◆ Task to carry out
Each line from the beginning of the data below through the line containing "6. Volver a" should be repeated exactly, please.

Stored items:
= = =

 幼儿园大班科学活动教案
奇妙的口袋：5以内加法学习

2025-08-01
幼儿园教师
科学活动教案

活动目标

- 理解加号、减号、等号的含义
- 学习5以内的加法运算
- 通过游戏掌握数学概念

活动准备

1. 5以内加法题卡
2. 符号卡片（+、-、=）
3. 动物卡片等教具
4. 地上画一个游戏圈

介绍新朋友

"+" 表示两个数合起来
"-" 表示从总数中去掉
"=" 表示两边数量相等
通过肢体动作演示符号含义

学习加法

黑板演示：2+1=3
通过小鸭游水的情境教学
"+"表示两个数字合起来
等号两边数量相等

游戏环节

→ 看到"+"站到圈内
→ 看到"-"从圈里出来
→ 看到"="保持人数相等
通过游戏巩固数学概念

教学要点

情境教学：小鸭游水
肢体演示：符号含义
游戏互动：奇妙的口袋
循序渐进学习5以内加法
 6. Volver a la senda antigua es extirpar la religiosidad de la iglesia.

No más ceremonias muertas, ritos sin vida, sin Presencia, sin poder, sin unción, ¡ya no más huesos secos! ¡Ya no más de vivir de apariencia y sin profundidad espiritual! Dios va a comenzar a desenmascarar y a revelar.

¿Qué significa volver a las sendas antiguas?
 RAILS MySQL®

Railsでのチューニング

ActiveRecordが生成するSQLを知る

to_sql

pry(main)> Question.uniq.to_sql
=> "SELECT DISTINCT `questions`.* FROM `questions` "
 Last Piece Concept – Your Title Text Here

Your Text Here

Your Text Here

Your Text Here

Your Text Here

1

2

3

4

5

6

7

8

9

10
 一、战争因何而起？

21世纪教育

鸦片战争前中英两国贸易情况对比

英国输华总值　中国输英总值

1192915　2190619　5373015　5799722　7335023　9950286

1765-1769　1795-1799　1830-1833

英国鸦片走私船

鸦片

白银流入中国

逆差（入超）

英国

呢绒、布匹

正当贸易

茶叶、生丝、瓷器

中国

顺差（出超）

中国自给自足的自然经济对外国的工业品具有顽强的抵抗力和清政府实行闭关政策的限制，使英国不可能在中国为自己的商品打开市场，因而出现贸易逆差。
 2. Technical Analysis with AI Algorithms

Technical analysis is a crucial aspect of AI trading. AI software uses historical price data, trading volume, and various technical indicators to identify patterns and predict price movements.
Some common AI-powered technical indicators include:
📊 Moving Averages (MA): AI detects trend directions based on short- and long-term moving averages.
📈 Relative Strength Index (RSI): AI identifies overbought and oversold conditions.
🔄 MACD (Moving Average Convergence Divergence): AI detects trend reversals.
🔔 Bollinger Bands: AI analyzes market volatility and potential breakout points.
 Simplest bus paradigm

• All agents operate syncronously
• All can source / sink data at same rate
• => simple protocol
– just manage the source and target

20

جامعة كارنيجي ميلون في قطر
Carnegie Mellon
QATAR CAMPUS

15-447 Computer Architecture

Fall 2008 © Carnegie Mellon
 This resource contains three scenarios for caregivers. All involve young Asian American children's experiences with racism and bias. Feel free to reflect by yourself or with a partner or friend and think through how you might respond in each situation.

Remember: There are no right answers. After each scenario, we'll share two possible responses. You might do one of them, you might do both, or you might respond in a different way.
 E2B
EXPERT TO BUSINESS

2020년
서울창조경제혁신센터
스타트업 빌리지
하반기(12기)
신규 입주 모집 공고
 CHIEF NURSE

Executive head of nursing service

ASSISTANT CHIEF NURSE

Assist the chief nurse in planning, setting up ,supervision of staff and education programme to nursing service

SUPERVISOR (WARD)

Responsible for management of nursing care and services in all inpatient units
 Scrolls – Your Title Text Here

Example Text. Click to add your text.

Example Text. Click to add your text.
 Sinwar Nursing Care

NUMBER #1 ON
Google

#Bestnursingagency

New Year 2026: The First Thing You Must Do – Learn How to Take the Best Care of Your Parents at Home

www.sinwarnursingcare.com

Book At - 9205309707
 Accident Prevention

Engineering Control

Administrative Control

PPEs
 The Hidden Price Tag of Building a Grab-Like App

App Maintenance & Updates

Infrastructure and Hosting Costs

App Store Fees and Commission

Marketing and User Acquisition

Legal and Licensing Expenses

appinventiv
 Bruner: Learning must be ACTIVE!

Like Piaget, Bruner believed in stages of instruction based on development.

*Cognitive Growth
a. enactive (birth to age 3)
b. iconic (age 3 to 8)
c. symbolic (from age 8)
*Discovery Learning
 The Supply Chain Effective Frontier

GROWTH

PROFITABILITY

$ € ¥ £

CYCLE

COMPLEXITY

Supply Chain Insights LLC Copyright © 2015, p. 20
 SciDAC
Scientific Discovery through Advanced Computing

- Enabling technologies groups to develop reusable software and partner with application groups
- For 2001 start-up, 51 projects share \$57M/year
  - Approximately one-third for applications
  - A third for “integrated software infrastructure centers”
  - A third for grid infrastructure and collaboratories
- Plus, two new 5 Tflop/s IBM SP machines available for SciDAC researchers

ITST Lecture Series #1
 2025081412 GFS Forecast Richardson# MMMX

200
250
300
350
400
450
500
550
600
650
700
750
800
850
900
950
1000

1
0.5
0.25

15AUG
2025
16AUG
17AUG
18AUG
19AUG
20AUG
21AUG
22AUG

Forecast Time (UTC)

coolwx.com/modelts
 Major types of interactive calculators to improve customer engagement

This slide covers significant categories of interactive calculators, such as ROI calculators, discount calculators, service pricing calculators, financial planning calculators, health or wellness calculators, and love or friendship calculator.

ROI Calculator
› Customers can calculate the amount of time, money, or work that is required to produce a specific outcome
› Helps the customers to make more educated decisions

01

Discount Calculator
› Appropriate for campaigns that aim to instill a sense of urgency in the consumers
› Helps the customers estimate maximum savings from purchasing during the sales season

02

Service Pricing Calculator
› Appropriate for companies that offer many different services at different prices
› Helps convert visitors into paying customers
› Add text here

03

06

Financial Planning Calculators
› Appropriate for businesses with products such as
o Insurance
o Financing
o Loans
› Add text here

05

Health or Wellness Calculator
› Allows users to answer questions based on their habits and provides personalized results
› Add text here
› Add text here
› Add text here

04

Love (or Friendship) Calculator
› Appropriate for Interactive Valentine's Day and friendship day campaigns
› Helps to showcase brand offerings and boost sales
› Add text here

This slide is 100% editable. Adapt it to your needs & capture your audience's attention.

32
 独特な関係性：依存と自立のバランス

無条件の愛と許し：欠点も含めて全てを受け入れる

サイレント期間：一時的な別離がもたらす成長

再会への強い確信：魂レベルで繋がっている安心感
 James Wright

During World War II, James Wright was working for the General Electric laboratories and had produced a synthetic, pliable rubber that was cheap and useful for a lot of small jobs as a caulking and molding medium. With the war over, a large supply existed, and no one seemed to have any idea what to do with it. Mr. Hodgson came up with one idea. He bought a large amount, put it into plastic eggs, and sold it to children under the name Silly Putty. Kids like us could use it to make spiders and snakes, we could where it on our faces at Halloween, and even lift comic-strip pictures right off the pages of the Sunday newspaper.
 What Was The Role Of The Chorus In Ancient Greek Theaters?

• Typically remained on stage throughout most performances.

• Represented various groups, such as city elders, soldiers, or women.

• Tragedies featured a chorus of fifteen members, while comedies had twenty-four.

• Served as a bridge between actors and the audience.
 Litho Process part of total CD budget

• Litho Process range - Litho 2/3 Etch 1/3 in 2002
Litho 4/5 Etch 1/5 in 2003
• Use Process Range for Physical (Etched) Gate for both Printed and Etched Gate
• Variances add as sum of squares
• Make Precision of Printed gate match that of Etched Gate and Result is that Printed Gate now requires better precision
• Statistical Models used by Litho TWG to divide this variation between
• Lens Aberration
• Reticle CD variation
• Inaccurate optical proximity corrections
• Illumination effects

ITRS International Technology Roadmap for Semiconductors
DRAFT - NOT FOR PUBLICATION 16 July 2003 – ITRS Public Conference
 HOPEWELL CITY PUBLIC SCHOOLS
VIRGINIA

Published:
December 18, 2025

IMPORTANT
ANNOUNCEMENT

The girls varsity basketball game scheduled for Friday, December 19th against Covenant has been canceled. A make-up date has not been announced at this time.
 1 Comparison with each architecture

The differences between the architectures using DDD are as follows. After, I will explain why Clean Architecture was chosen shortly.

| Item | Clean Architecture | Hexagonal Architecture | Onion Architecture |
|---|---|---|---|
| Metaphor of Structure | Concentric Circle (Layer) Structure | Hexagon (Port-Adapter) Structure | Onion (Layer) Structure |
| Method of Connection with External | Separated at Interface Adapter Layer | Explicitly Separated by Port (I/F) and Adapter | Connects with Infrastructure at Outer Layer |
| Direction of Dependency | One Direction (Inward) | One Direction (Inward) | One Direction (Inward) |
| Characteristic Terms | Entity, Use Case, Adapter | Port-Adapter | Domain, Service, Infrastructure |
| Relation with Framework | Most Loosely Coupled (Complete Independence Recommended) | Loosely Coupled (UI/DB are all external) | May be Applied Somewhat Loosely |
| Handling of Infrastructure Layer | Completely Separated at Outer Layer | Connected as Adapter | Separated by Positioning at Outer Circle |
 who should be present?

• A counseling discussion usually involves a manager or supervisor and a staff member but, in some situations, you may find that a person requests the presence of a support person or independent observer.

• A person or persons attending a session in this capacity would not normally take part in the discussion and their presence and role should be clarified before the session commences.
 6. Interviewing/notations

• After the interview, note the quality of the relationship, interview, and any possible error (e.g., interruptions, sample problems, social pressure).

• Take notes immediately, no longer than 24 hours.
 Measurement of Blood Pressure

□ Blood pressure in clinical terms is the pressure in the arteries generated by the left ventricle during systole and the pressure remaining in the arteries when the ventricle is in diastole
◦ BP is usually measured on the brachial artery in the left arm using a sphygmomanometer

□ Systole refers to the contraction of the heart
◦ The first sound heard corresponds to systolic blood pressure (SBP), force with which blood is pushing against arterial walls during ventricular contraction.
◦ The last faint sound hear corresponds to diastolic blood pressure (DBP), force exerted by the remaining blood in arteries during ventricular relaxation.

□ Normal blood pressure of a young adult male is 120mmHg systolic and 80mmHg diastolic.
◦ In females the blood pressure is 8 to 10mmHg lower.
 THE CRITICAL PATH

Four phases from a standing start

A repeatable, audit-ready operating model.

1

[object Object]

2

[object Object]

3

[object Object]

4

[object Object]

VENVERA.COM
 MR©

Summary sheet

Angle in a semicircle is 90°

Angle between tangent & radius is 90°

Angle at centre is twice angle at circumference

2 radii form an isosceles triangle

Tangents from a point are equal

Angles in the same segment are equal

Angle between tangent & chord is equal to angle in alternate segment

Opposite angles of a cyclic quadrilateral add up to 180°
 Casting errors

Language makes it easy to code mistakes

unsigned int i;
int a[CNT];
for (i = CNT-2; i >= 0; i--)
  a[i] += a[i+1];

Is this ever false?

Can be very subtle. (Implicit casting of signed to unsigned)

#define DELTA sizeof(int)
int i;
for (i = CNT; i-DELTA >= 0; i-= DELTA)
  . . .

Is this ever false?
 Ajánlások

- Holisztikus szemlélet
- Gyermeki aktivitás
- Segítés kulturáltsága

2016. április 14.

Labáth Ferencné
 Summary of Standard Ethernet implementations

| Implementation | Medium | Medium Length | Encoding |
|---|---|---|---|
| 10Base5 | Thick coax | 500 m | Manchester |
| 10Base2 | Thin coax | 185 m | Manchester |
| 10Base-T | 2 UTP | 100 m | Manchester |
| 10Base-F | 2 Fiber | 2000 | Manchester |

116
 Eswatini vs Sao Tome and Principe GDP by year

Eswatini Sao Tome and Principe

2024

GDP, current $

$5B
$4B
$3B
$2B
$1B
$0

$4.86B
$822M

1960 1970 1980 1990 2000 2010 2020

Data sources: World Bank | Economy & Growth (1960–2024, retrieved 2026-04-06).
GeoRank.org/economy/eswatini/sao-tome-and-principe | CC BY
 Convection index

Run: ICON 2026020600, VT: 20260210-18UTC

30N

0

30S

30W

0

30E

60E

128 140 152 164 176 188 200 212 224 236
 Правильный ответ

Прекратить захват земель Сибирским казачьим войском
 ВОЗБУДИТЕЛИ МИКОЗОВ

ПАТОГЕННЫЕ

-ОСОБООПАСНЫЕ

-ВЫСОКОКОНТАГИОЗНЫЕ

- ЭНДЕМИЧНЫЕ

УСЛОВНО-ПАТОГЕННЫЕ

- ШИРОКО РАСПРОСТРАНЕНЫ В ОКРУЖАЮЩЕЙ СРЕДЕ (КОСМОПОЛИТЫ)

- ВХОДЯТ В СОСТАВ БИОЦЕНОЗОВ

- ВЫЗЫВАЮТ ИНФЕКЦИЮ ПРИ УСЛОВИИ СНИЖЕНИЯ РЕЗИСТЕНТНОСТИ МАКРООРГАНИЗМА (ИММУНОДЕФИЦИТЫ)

= = =

◆ Result of the task
 幼儿园大班科学活动教案
奇妙的口袋：5以内加法学习

2025-08-01
幼儿园教师
科学活动教案

活动目标

- 理解加号、减号、等号的含义
- 学习5以内的加法运算
- 通过游戏掌握数学概念

活动准备

1. 5以内加法题卡
2. 符号卡片（+、-、=）
3. 动物卡片等教具
4. 地上画一个游戏圈

介绍新朋友

"+" 表示两个数合起来
"-" 表示从总数中去掉
"=" 表示两边数量相等
通过肢体动作演示符号含义

学习加法

黑板演示：2+1=3
通过小鸭游水的情境教学
"+"表示两个数字合起来
等号两边数量相等

游戏环节

→ 看到"+"站到圈内
→ 看到"-"从圈里出来
→ 看到"="保持人数相等
通过游戏巩固数学概念

教学要点

情境教学：小鸭游水
肢体演示：符号含义
游戏互动：奇妙的口袋
循序渐进学习5以内加法
 6. Volver a la senda antigua es extirpar la religiosidad de la iglesia.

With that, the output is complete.